--- Source extract Enclosed Below ---
I LOOKED meditatively at the tree I had
just been told was the carob tree, or St.-John's-bread, a
familiar tree in southern California, where its sweet,
nourishing pods are still used as stock feed. The pods of
this tree together with honeycomb from some wild bees' hive
composed the fare of John the Baptist.
It was not a large tree, but it had a
sturdy look that pleased. Its head was globular and densely
foliaged. Its twigs were strong and upstanding. It had none
of the lackadaisical grace of the pepper trees with their
swaying string-like branches. It was comely rather than
beautiful. Its buxom full-leafed maturity suggested
strength, patience, cheerfulness, wholesomeness,
dependability. I could not imagine birds in a storm
harboring in a pepper tree, much as I love that willowy
lady. But wind-beaten birds would be sheltered and secure in
a carob tree.
Carob trees are well groomed—no unkempt
shedding of bark or berries as with eucalyptus and pepper
trees. Tidy gardeners are always picking up after those
snobs who drop their discarded garments where fancy
dictates, selfishly oblivious of the work they cause others.
Carob trees are neat and tidy and thoughtful of their
surroundings.
Carob leaves are beautiful, partaking of
the well-rounded comeliness of the whole tree. Carob leaves
are compound leaves, as pepper leaves are, but carob leaves
do not have threadlike midribs and weak, pointed leaflets;
carob leaves are strong, their leaflets firm, tough, and
rounded.
The carob tree made me think of John the
Baptist. Jesus might have said to a southern California
group: "What went ye out to the arroyo to see? A pepper tree
swaying with the wind? A eucalyptus tree shedding its bark
to show off its soft, silken inner garments?" The ways of
these trees are suggestive of character. The sturdy,
dependable appearance of the carob tree suggests the power
of John's soul.
--- End of Enclosed Source extract ---
--- The data Enclosed Below ---
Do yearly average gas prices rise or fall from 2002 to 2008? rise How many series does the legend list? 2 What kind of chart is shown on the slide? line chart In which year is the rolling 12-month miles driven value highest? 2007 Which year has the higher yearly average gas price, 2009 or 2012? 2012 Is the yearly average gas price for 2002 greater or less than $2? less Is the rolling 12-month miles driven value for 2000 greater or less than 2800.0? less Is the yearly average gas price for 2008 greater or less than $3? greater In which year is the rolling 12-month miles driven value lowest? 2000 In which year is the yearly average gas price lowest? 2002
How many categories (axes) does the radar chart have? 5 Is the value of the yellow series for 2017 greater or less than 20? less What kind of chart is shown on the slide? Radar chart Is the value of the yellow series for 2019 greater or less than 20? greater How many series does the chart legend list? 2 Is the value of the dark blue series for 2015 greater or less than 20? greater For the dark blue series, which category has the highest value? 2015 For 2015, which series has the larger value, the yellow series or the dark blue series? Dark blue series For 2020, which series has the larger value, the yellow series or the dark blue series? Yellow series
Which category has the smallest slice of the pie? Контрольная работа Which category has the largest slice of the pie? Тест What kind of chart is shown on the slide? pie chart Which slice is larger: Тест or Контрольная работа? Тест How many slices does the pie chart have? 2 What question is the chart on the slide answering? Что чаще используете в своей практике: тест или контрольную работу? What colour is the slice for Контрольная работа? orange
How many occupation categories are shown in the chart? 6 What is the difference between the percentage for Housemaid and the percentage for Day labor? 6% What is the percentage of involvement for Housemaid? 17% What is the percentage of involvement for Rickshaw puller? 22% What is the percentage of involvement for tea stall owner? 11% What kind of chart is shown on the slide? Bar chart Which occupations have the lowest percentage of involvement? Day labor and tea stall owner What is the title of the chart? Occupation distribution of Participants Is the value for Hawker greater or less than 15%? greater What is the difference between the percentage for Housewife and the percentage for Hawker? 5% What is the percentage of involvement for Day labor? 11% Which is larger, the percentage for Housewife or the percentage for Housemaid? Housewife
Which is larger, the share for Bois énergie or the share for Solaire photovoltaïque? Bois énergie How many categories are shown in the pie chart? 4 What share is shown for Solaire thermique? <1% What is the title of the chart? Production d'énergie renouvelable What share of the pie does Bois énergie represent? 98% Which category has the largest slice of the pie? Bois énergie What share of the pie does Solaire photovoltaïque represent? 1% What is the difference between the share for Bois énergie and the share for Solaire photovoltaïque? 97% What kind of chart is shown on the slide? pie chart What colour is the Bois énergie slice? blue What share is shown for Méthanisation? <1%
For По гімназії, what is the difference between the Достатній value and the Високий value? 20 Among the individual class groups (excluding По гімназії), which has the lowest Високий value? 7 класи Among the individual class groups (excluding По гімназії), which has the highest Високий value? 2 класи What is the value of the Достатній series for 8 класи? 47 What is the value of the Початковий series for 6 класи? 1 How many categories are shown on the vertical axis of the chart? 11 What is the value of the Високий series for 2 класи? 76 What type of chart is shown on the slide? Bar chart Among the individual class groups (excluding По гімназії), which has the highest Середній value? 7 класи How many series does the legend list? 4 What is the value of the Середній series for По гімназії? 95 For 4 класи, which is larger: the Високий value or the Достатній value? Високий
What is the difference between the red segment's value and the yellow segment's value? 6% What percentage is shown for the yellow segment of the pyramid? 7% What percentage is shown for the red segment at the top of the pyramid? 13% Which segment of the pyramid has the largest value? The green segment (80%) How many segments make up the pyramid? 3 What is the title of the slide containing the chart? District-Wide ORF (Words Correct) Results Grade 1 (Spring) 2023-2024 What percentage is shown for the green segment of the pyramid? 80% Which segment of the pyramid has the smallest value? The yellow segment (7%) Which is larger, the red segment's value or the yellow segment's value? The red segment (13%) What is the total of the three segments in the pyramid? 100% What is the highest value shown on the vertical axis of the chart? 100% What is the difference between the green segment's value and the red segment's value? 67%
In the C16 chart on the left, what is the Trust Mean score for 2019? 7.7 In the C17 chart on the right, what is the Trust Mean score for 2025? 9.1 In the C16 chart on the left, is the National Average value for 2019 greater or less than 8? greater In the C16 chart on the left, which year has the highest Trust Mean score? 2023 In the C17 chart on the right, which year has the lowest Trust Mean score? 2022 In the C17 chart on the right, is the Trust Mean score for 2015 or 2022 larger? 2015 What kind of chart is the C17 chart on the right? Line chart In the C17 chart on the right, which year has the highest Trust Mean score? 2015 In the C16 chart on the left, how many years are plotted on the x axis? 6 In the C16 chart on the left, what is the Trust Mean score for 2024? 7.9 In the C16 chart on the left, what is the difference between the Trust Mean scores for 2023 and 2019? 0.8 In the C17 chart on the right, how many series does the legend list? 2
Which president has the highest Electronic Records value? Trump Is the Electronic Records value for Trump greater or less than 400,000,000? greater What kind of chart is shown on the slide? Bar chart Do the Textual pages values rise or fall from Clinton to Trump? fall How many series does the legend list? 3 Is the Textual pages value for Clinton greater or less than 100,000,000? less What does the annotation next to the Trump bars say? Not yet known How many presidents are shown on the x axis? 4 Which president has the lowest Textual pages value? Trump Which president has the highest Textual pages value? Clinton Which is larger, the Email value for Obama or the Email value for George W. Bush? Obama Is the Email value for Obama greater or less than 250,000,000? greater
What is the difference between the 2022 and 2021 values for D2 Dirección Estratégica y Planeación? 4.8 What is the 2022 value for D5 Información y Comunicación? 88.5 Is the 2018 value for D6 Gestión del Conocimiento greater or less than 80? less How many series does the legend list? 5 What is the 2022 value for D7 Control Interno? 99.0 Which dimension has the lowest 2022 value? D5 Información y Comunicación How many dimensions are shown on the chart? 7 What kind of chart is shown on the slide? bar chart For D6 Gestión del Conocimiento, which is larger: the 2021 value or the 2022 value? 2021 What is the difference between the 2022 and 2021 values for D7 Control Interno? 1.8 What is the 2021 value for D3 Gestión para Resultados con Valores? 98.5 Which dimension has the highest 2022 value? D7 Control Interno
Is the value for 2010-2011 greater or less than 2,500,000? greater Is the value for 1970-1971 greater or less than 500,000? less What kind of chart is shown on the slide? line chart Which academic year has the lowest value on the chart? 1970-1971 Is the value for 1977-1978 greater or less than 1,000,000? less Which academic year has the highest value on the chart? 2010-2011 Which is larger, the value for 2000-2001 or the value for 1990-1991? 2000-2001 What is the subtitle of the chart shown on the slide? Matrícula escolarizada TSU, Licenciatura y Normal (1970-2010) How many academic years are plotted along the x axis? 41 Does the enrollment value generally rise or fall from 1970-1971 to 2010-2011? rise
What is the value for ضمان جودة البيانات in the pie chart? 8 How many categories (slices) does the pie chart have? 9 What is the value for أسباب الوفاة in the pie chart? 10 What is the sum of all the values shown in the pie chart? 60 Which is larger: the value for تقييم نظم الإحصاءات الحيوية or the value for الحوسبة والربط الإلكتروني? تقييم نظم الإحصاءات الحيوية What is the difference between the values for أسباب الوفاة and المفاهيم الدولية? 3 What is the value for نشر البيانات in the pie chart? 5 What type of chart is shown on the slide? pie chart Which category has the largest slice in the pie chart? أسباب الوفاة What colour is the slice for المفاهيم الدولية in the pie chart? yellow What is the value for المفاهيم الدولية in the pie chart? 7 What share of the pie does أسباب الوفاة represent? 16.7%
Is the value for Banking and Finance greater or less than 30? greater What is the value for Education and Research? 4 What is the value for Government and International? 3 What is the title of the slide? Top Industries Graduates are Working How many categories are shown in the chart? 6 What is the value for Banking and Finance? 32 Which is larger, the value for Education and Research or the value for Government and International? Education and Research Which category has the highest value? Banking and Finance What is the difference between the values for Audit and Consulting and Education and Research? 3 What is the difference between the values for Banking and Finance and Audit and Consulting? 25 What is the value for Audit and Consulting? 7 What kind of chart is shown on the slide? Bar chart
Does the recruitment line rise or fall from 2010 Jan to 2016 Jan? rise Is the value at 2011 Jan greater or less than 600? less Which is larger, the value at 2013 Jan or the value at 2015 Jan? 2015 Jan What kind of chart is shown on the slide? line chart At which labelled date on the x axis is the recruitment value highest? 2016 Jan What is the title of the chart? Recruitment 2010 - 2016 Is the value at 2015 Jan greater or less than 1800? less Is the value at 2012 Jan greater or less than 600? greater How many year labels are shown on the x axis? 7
--- End of Enclosed The data ---
Aim of the exercise:
Return the passage about the carob tree in full, word for word, with its original punctuation and line breaks.

Answer below:
I LOOKED meditatively at the tree I had
just been told was the carob tree, or St.-John's-bread, a
familiar tree in southern California, where its sweet,
nourishing pods are still used as stock feed. The pods of
this tree together with honeycomb from some wild bees' hive
composed the fare of John the Baptist.
It was not a large tree, but it had a
sturdy look that pleased. Its head was globular and densely
foliaged. Its twigs were strong and upstanding. It had none
of the lackadaisical grace of the pepper trees with their
swaying string-like branches. It was comely rather than
beautiful. Its buxom full-leafed maturity suggested
strength, patience, cheerfulness, wholesomeness,
dependability. I could not imagine birds in a storm
harboring in a pepper tree, much as I love that willowy
lady. But wind-beaten birds would be sheltered and secure in
a carob tree.
Carob trees are well groomed—no unkempt
shedding of bark or berries as with eucalyptus and pepper
trees. Tidy gardeners are always picking up after those
snobs who drop their discarded garments where fancy
dictates, selfishly oblivious of the work they cause others.
Carob trees are neat and tidy and thoughtful of their
surroundings.
Carob leaves are beautiful, partaking of
the well-rounded comeliness of the whole tree. Carob leaves
are compound leaves, as pepper leaves are, but carob leaves
do not have threadlike midribs and weak, pointed leaflets;
carob leaves are strong, their leaflets firm, tough, and
rounded.
The carob tree made me think of John the
Baptist. Jesus might have said to a southern California
group: "What went ye out to the arroyo to see? A pepper tree
swaying with the wind? A eucalyptus tree shedding its bark
to show off its soft, silken inner garments?" The ways of
these trees are suggestive of character. The sturdy,
dependable appearance of the carob tree suggests the power
of John's soul.